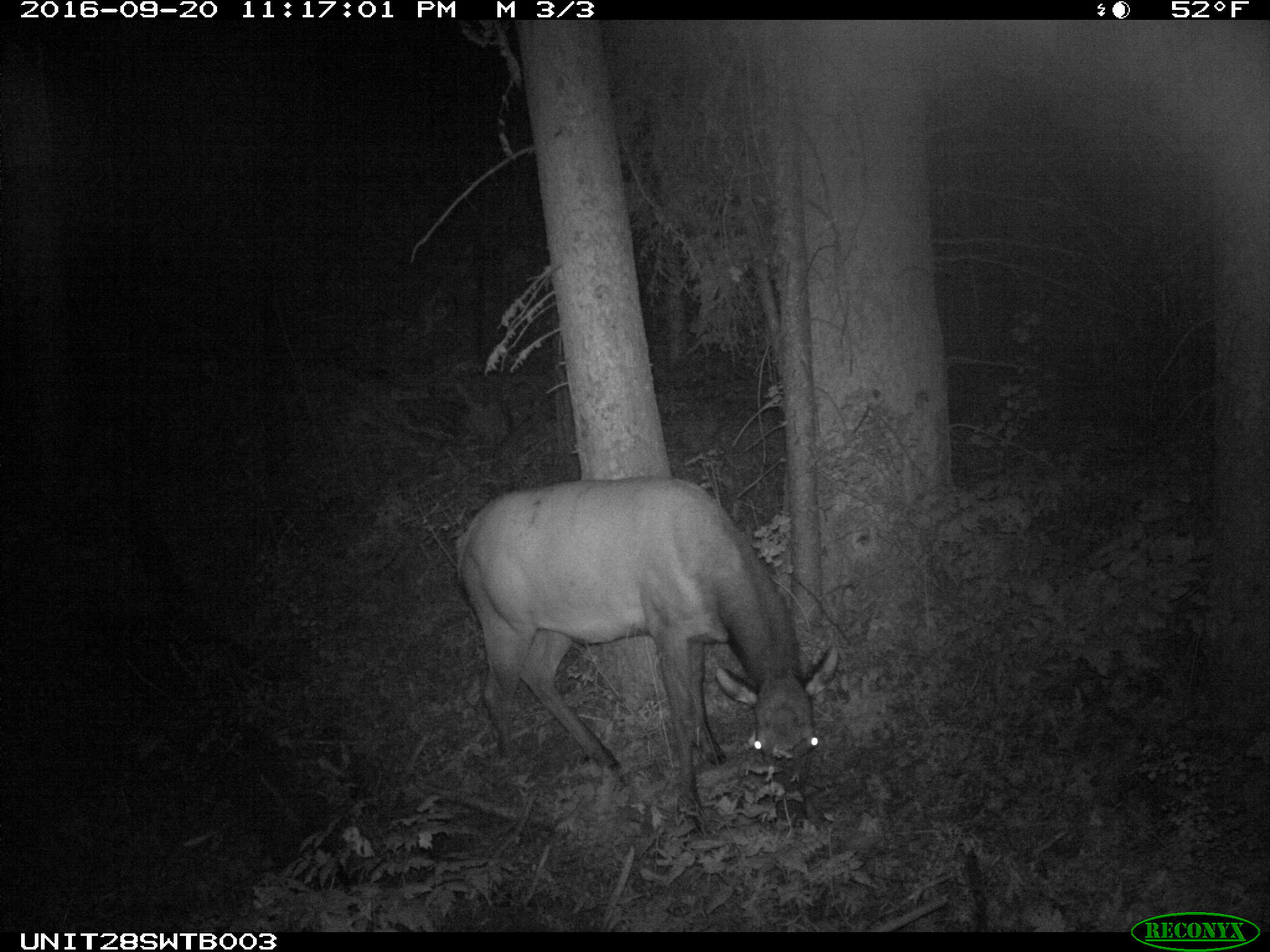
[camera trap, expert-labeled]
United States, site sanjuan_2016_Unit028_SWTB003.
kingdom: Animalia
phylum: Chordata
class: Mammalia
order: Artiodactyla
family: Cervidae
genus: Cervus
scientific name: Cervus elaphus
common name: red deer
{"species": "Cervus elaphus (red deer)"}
========================
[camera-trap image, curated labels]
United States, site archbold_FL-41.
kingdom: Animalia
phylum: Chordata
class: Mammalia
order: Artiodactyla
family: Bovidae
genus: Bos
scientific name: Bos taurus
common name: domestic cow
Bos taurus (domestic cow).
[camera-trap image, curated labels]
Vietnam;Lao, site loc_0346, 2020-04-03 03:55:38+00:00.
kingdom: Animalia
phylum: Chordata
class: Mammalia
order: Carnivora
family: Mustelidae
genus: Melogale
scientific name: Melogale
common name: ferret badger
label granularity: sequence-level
========================
PROBLEM:
Everything above from the line containing "genus: Melogale" down to the line containing "label granularity: sequence-level" is to be transcribed exactly, with both of those lines included and nothing else added.

EXERCISE RESULT:
genus: Melogale
scientific name: Melogale
common name: ferret badger
label granularity: sequence-level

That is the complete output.